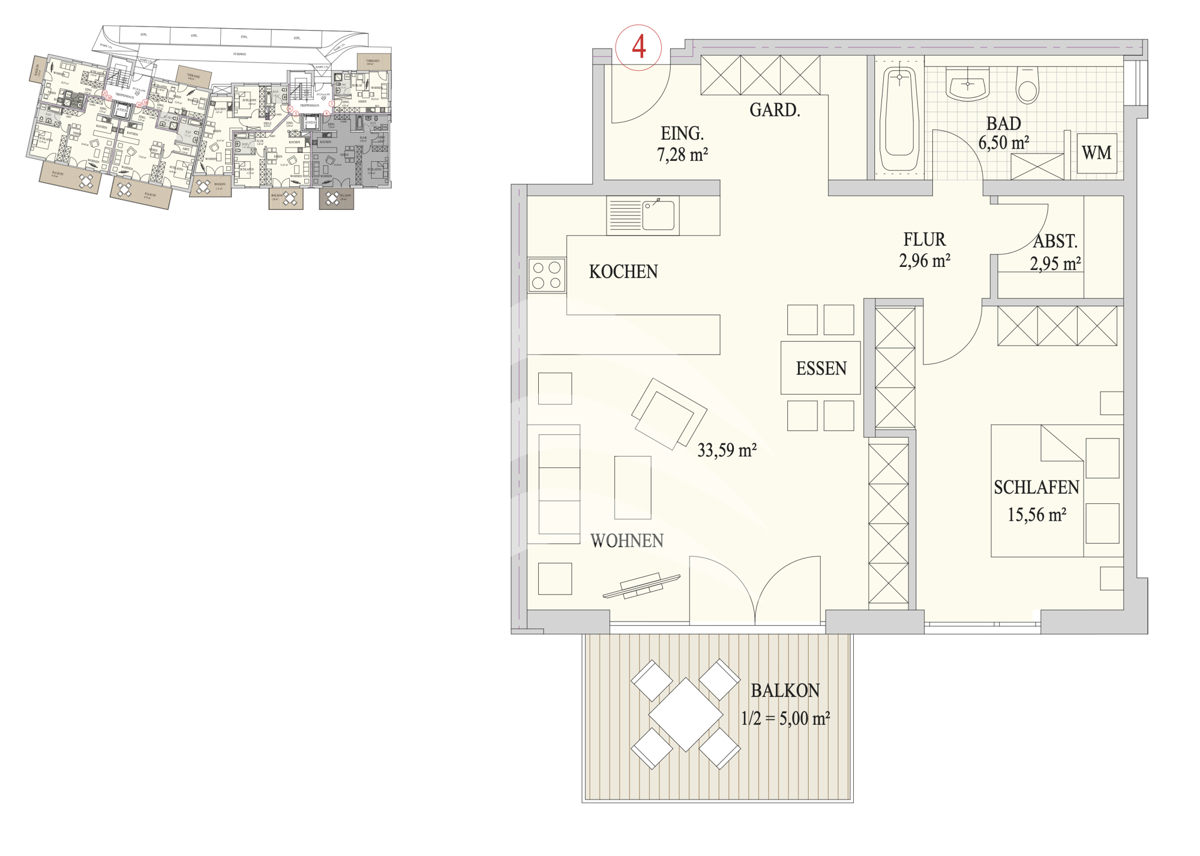 Grundriss, INN81, BAIV, Haus9, Wohnung 4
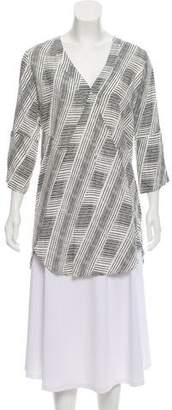 Vix Paula Hermanny Print Three-Quarter Sleeve Tunic w/ Tags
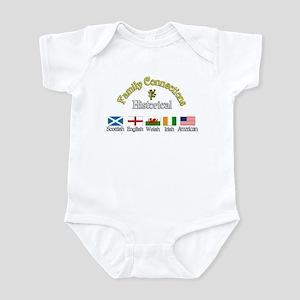 Family Connections Infant Bodysuit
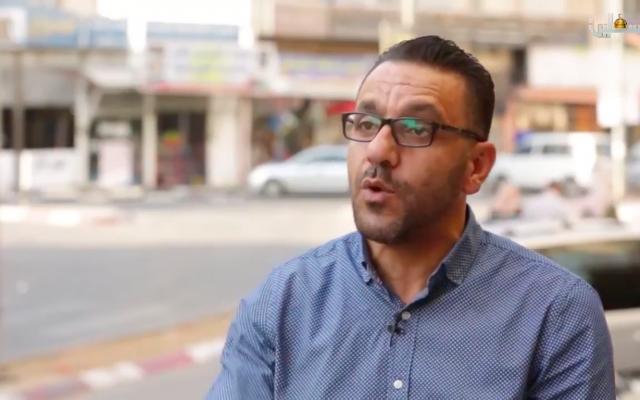 Israel Kembali Tangkap Gubernur Yerusalem untuk Palestina
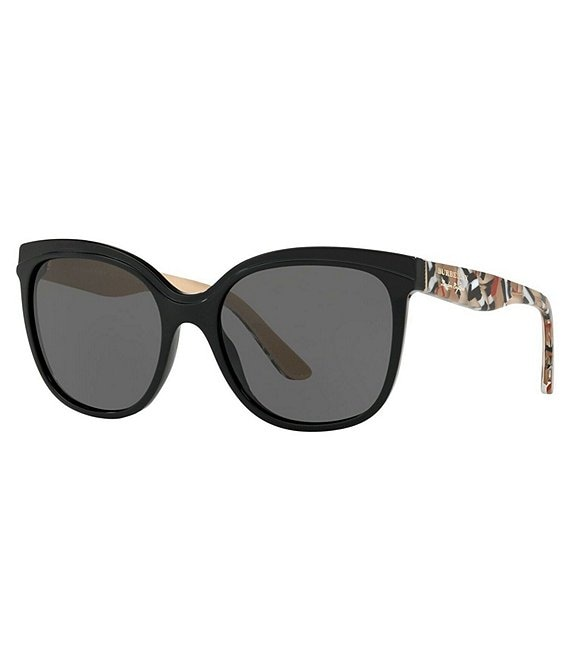 Color:Black - Image 1 - Women's Butterfly Sunglasses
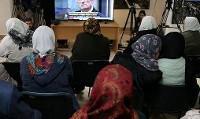 محکومیت رهبر سابق صربهای بوسنی به حبس ابد افزایش یافت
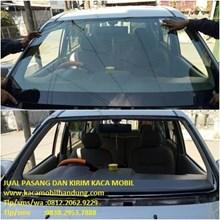 Kaca Mobil Honda Accord Prestige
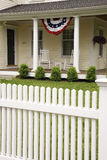 American house on Memorial Day Stock Images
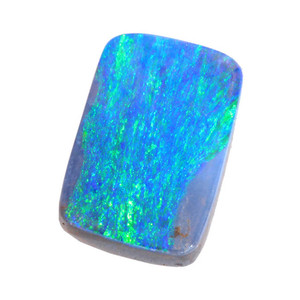 ELECTRIC SEA  NATURAL SOLID AUSTRALIAN BOULDER OPAL LOOSE STONE
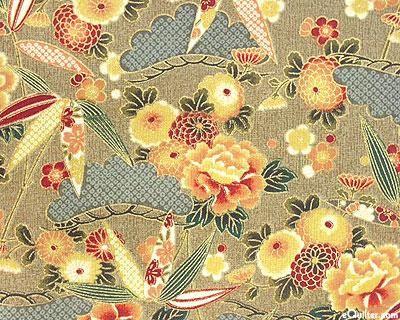 Asian Fabric Patterns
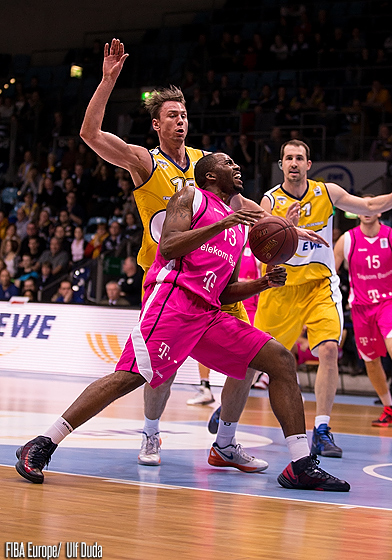 Jamel McLean (Telekom Baskets)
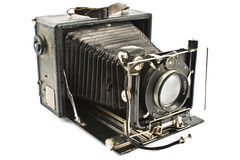 Antique Old photo Camera royalty free stock photo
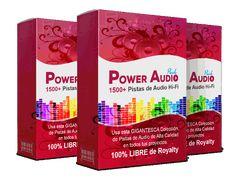Power Audio Pack
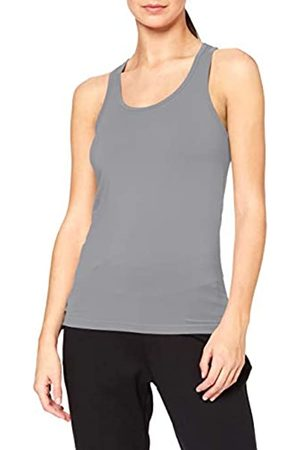 Result Spiro Womens Impact Top Sports Shirt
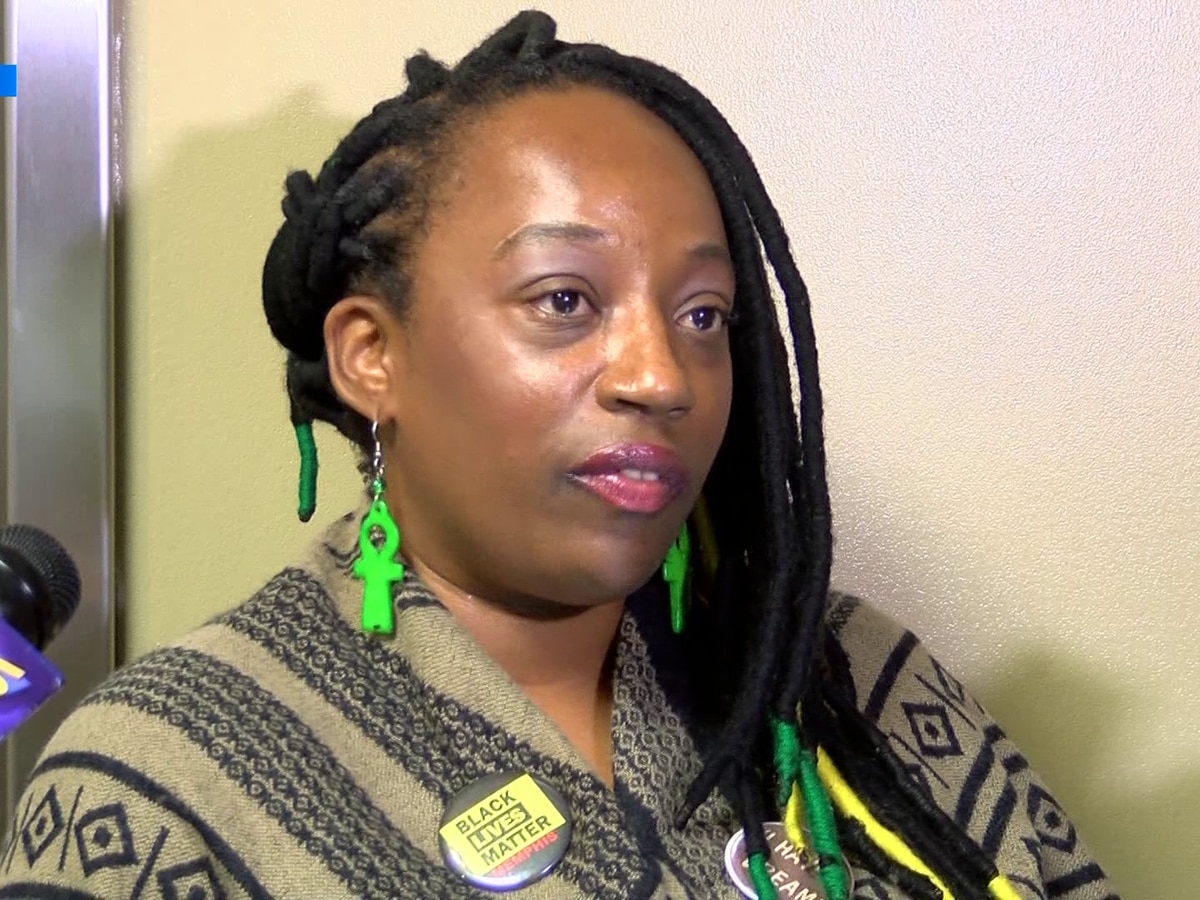 'Black Lives Matter Memphis' founder announces mayoral campaign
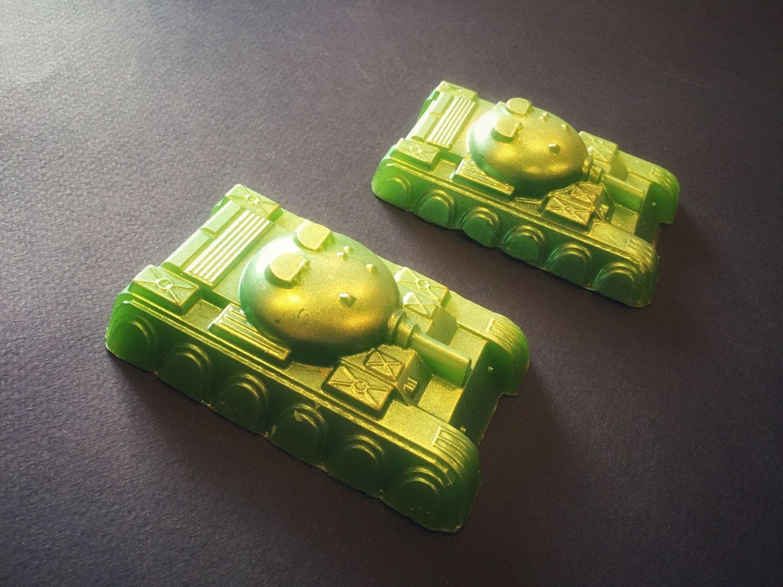 Фото подбитых украинских танков игра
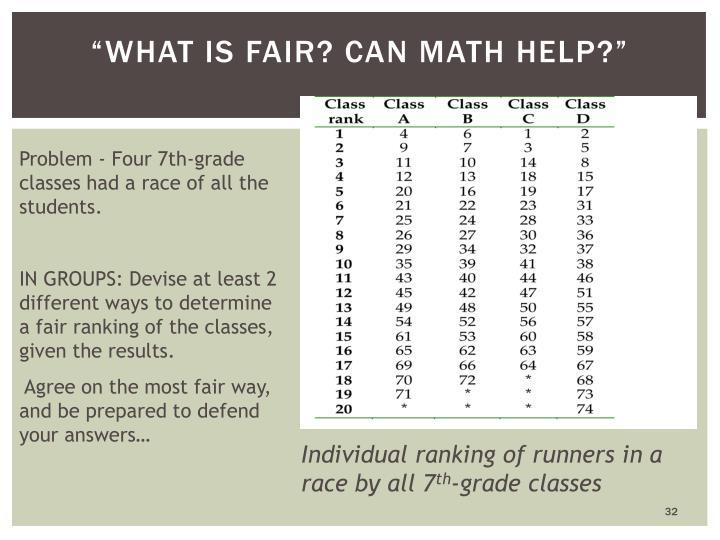 """""""What is Fair? Can math help?"""""""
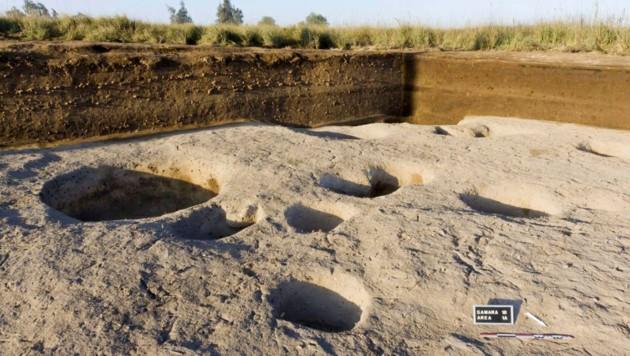Das Dorf wurde von einem ägyptisch-französischen Forscherteam entdeckt. (Bild: AP)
----------------------------------------
● **Problem requirements**
Your task is an exact transcription of all the data, minus the pictures.

● **Exercise solution**
 Grundriss, INN81, BAIV, Haus9, Wohnung 4
 Vix Paula Hermanny Print Three-Quarter Sleeve Tunic w/ Tags
 Family Connections Infant Bodysuit
 Israel Kembali Tangkap Gubernur Yerusalem untuk Palestina
 Color:Black - Image 1 - Women's Butterfly Sunglasses
 محکومیت رهبر سابق صربهای بوسنی به حبس ابد افزایش یافت
 Kaca Mobil Honda Accord Prestige
 American house on Memorial Day Stock Images
 ELECTRIC SEA  NATURAL SOLID AUSTRALIAN BOULDER OPAL LOOSE STONE
 Asian Fabric Patterns
 Jamel McLean (Telekom Baskets)
 Antique Old photo Camera royalty free stock photo
Power Audio Pack
 Result Spiro Womens Impact Top Sports Shirt
 'Black Lives Matter Memphis' founder announces mayoral campaign
 Фото подбитых украинских танков игра
 """""""What is Fair? Can math help?"""""""
Das Dorf wurde von einem ägyptisch-französischen Forscherteam entdeckt. (Bild: AP)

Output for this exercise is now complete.